MERLIN, Ore. (AP) โ What used to be the tallest known Ponderosa pine on the planet has died, and now its namesake campground is set to join it.
A beetle infestation has done in the 259-foot Ponderosa pine that was tallest of its ilk known for more than three decades before it was supplanted in 2011 by another tree in the Rogue River-Siskiyou National Forest by about 9 feet.
It once was one of 61 "Living Witness Trees" tapped in 1987 as being around when the U.S. Constitution was ratified. Now its moniker is "hazard tree," one of several dead but still-standing trees whose widow-maker capabilities have closed Big Pine Campground, the 12-space area near Galice where the tree resides, according to the Forest Service.
"It's a hazard tree, so how do you reconcile that?" forest spokeswoman Chamise Kramer says. "It's incredibly difficult to cut a tree that big, and some people might be upset by that."
So the forest's Wild Rivers Ranger District now plans to rid the campground of its fire pits, picnic tables and other amenities and re-open the lands there for "dispersed" camping, just like anywhere else in the forest, Kramer says.
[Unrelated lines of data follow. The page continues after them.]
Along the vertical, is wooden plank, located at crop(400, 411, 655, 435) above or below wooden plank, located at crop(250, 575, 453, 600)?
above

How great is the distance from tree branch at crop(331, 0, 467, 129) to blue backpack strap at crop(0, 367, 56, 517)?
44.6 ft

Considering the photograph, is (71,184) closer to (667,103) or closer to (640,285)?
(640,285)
Forest Service requirements for addressing hazard trees don't apply in the general forest, Kramer says.
The tree and the campground are 12 miles up Forest Service Road No. 25 off the Merlin-Galice Access Road near Merlin.
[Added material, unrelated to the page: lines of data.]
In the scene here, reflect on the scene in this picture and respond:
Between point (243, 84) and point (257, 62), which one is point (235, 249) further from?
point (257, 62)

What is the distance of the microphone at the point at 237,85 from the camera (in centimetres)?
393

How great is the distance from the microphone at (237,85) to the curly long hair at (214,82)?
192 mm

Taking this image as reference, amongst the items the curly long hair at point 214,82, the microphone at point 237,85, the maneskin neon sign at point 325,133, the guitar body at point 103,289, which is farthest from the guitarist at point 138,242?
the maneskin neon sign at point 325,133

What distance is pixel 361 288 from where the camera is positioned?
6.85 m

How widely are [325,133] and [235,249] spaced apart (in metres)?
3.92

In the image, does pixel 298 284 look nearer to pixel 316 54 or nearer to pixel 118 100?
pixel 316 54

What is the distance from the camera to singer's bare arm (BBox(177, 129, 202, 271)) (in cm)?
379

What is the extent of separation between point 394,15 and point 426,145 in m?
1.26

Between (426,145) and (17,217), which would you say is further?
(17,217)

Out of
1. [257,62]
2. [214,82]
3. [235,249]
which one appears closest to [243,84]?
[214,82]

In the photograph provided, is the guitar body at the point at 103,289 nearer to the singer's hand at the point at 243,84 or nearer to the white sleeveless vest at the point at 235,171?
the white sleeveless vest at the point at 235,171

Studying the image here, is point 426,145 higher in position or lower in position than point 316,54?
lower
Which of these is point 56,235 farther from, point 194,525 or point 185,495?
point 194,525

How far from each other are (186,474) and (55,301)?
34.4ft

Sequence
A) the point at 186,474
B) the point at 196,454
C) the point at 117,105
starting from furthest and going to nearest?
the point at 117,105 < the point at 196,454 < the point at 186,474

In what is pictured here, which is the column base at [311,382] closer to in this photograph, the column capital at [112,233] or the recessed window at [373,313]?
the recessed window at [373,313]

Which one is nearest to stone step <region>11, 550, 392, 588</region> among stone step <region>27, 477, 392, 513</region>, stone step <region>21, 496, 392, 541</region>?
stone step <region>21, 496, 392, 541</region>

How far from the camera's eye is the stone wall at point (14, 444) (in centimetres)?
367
The tree's death has been met with dismay by big-tree hunters like Mike Oxman, the former owner of a Grants Pass tree service who now lives in Seattle.
"I wasn't planning on this tree dying in my lifespan," says Oxman, 65.
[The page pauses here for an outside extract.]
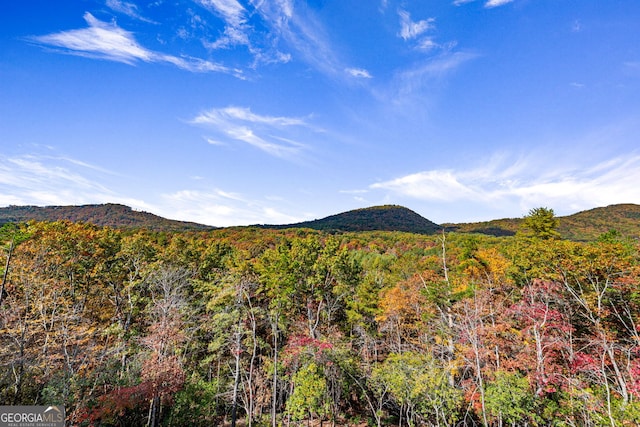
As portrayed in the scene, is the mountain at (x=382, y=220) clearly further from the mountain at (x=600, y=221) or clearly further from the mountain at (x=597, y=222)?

Oxman, however, is in the midst of finding a way for the dead pine to remain alive, at least in the annals of big-tree history.
When this pine was tapped as a Living Witness Tree as part of the Constitution's bicentennial celebration, Oxman purchased a bronze plaque that has since remained a marker for the former biggest Ponderosa on the planet.
Oxman says he is arranging for the plaque to be given to the Smithsonian Institution's National Museum of American History, possibly even by U.S. Rep. Greg Walden in July during a meeting of tree-surgeon associations in Washington, D.C.
"I think it's time to continue this tree's life and extend it in a different form," Oxman says.
Kramer says Oxman is welcomed to take the plaque to the Smithsonian.
"He could go get it right now," Kramer says, "except it's snowed in."